What do internet services care more about, speed of conect time?

(Okay, one more shot.) No, I am not asking how the connection between my phone and my provider works. Being a phone has nothing to do with it, the ISP has nothing to do with it. The question (which I must have mistakenly thought was simple) was:

1.) I go to largeunspecifiedfile.com.

2.) I pick a file for download at largeunspecifiedfile.com.

3.) The software running largeunspecifiedfile.com says to itself “I have x amount of bandwidth available and y number of connections available. Do I care more about spreading bandwidth around to more users, or getting rid of this task as fast as possible?”

Anything outside of how the software at largeunspecifiedfile.com answers that question isn’t part of my question.

I think I see where you are going.

TCP may be the mechanism that implements the wishes of the “throttle”; all you want to know is what the hand that sets the throttle has chosen.

(assuming TCP is used here…there are definitely other protocols in use)

In most cases your traffic to/from a content provider will go through plenty of Internet plumbing, a load balancer, then eventually resolve to a physical server. Your machine will establish a TCP connection with that server, often 10 or 20 hops away. There will be a three-way handshake at the beginning of the connection to establish TCP settings, then your machine asks for the file.
The server will start sending the file as fast as it can, limited by I/O, CPU, buffer size, and so on. The thing that will throttle everything will be TCP.

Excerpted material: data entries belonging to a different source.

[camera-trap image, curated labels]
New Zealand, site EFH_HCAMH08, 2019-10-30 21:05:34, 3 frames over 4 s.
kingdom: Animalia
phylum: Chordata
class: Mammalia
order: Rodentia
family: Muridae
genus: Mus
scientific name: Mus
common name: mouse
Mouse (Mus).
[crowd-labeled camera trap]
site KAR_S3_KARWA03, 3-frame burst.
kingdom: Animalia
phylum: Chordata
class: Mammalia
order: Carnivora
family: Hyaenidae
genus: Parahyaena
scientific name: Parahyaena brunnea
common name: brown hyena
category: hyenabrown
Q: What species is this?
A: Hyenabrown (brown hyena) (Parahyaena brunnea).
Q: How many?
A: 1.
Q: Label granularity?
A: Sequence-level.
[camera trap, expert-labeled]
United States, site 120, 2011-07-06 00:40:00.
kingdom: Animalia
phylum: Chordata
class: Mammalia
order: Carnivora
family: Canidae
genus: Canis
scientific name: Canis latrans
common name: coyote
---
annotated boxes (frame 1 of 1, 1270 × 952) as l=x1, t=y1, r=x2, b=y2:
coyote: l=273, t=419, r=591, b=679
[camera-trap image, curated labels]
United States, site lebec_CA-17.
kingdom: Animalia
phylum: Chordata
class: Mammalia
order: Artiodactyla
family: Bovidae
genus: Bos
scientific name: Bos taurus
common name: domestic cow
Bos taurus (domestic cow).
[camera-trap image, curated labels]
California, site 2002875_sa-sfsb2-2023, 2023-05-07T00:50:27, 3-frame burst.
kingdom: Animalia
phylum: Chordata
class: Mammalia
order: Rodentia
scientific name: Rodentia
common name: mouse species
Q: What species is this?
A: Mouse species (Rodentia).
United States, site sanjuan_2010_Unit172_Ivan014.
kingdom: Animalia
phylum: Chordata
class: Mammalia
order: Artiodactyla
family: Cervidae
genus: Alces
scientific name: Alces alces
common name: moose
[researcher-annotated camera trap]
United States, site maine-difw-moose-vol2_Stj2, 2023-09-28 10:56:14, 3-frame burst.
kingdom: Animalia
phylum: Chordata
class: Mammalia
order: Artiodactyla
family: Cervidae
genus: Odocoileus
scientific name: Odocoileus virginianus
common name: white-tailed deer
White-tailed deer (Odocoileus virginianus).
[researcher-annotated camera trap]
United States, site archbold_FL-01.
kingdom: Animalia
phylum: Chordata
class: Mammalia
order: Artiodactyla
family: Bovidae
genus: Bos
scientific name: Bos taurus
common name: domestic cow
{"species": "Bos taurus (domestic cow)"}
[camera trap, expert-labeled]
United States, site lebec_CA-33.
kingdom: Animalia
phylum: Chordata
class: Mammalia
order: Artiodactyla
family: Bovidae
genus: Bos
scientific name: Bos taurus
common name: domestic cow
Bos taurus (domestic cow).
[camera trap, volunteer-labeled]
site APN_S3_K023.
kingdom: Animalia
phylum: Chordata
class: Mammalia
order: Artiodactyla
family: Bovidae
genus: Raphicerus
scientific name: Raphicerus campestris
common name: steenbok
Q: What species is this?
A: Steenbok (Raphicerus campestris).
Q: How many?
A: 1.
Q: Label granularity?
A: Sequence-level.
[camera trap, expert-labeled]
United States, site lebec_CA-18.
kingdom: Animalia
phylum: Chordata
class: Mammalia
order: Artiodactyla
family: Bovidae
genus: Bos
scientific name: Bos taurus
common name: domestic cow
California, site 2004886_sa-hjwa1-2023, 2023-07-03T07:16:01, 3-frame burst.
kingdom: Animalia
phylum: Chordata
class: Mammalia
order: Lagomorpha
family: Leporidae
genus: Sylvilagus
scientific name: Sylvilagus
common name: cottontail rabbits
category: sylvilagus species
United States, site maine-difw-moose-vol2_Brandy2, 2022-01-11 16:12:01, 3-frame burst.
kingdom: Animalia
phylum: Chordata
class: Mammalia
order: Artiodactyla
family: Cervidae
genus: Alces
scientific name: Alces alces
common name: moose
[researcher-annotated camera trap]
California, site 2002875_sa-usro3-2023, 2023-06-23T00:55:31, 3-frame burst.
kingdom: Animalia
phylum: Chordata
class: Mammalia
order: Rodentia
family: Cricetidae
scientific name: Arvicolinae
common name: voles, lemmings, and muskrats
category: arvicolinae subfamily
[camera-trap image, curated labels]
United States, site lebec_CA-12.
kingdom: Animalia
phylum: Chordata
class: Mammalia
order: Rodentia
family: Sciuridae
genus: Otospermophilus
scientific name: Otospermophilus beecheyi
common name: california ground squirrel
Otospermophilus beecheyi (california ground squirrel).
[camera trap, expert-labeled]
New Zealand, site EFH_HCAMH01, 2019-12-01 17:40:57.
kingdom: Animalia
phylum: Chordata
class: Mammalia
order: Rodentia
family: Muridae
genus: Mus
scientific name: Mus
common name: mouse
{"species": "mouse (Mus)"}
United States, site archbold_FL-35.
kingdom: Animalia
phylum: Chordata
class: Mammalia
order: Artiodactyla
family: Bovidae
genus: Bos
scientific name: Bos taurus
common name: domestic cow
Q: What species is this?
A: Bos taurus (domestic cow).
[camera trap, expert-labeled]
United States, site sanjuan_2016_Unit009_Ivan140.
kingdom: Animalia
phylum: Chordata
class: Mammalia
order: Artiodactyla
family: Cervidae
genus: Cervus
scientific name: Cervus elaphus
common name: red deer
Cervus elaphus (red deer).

TCP will be throttled by network devices all along the way that will twiddle settings in the packets (e.g. Receive Window size) or drop packets (a valid way to say “hold-on, cowboy!” to the sender). These are controlled by different organizations with differing goals. The site owner will have their settings; their ISP will have theirs; your ISP will apply settings, and you yourself can apply quality-of-service settings. All of these will affect the stream.

With that said, I apologize that I don’t have insight into the optimization goals of the ISP at either end or the content provider.

Moderator Note

This is pretty rude, especially when directed at someone who is just trying to help you. Try not to be so snippy in this forum. Stick to the facts.

Look at it from the point of view of the provider.

If they are streaming - i.e. you are watching a show as it downloads - then there is no real incentive to stream faster than enough to build a suitable buffer for interruptions.
If you are downloading - then they will download as fast as they can, given total circumstances.
Then consider you are nobody special - everyone (presumably) is an equal partner. So your download speed will also be determined by everyone else using the same download service/server(s).
(I think the days where number of TCP connections was an issue is past - “the server is too busy now, try later”)

I presume the question is - “will they prioritize my shorter remaining download to get me off their list?” Again, consider it from the server’s point of view. Odds are there are hundreds, or thousands, of downloaders. Completing one download faster because there’s less remaing, will not ease the load on the server significantly. Also, programmatically, “give everyone equal time” is the simplest algoritm to program. (Or more likely, for live streams, set the minimum useful stream speed by priority - more for 4K than for 1080P, for example)

So the short answer is likely - everyone online at the same time gets the most they can handle until the server is maxed out, then it alocates based on giving everyone about the same. “You can have all you can handle up to 120Mbps” or something.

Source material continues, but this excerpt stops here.